- [Record excerpts]:
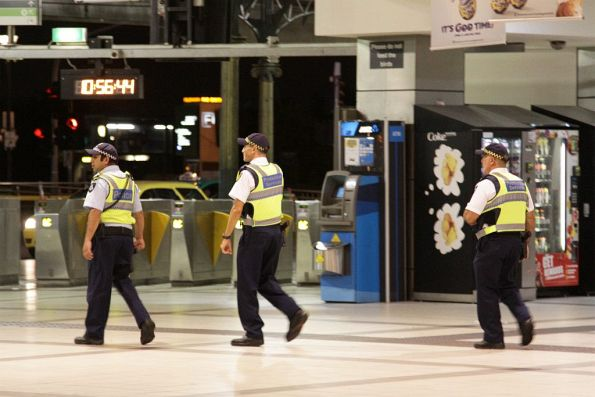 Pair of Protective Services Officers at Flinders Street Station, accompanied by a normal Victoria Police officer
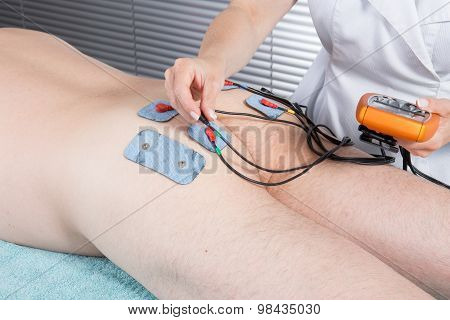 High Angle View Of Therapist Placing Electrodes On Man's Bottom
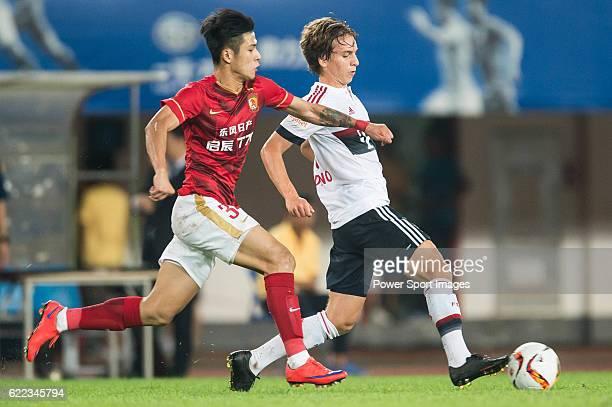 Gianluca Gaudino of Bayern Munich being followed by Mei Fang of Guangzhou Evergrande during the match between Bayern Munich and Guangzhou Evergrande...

...

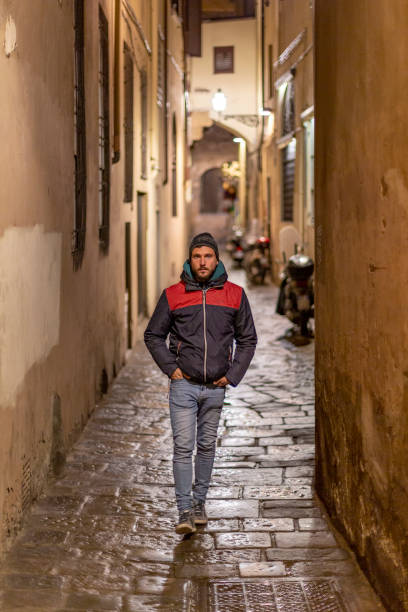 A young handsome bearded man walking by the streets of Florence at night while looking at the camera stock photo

- [Your assignment]: Excerpt from the records above: set down only the lines from the one that contains "Pair of Protective" through the one that contains "Gianluca Gaudino of", inclusive, word for word. Pictures stay out.

- [Task result]:
 Pair of Protective Services Officers at Flinders Street Station, accompanied by a normal Victoria Police officer
 High Angle View Of Therapist Placing Electrodes On Man's Bottom
 Gianluca Gaudino of Bayern Munich being followed by Mei Fang of Guangzhou Evergrande during the match between Bayern Munich and Guangzhou Evergrande...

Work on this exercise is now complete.